Taylor Hall, New Jersey Devils: The odd man out in the Edmonton Oilers rebuild is a highly skilled and motivated scorer. You just know after being traded, Hall is determined to prove the Oilers made a mistake moving him.
Jason Spezza, Dallas Stars: Spezza is an excellent No. 2 center who rarely gets credit for his improved defensive play. Being strong in the faceoff circle is an added bonus.
Wayne Simmonds, Philadelphia Flyers: The gritty Simmonds is one of the most determined and had-to-play-against forwards in the NHL.
Max Domi, Arizona Coyotes: His enthusiasm, speed and offensive input, not to mention his ability to lead a team to a championship, are valuable assets.
Brayden Schenn, Philadelphia Flyers: The scrappy left winger would be a perfect third or fourth line winger who can move up the depth chart comfortably if needed.

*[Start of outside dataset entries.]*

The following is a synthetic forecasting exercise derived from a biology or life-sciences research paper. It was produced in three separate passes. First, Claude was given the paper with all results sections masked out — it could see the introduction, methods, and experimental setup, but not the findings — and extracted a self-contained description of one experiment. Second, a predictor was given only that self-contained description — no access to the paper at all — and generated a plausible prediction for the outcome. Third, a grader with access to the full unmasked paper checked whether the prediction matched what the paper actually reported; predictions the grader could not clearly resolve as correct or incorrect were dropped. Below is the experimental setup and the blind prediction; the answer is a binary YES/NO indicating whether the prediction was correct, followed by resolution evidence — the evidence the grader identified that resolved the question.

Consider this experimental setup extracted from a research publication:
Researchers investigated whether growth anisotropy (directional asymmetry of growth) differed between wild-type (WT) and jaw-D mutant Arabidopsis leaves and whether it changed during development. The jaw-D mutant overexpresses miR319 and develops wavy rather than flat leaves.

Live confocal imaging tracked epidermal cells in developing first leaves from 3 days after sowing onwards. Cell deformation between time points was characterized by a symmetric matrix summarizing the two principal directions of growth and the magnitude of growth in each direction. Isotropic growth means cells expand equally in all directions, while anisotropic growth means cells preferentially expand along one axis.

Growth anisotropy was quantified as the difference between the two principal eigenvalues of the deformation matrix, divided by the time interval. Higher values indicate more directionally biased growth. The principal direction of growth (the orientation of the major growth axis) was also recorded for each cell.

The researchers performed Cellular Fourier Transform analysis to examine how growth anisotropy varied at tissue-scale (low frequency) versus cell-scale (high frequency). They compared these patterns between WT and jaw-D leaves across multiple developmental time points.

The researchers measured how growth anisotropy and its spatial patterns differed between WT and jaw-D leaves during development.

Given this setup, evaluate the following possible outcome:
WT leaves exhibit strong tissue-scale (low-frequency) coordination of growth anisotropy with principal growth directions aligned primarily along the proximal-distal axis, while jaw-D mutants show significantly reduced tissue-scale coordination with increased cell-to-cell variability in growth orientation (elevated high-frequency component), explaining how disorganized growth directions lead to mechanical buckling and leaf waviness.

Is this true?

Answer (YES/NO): NO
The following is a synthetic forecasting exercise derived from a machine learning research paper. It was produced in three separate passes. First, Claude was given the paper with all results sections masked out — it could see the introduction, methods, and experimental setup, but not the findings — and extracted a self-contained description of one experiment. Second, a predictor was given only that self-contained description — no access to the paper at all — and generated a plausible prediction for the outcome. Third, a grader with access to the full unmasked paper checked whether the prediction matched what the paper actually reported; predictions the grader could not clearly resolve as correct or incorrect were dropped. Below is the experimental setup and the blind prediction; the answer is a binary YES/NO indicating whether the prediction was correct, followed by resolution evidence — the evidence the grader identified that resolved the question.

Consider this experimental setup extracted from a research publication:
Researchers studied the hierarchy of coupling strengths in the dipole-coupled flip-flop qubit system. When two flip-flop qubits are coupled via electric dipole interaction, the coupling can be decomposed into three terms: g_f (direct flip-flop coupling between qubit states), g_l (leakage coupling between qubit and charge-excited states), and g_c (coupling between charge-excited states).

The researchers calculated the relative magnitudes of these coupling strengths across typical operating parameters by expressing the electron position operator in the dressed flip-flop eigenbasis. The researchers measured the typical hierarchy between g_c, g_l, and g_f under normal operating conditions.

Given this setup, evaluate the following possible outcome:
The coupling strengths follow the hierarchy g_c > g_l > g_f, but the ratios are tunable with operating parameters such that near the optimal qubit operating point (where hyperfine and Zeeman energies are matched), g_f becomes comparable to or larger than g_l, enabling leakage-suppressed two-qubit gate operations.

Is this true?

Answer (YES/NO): NO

Jeff Skinner, Carolina Hurricanes: Played a full season for the Hurricanes and led them in scoring last season. Skinner is a scoring threat every time he has the puck.
Justin Williams, Washington Capitals: There is something to be said for guys who are at their best in critical games and Williams, 34, is a difference maker when the game is on the line.
Tyler Toffoli, Los Angeles Kings: The 24-year-old Toffoli is on an upward trajectory and continues to become more and more important to the Kings. He has gone from 12 to 23 to 31 goals in the past three seasons.
Jordan Staal, Carolina Hurricanes: Staal is a valuable penalty-killer whose offensive potential continues to be alluring.
Patrick Sharp, Dallas Stars: The veteran left winger has settled into a secondary role with the Stars at 34 years old, but is still capable of lighting it up when pressed into a more demanding role.
Mike Keenan. In a short tournament setting a coach must be able to quickly get the attention of his players and get them to fall into line. Iron Mike is the man for the job and no, I do not believe he has softened with age. When the game is on the line, Keenan still rules with an iron fist.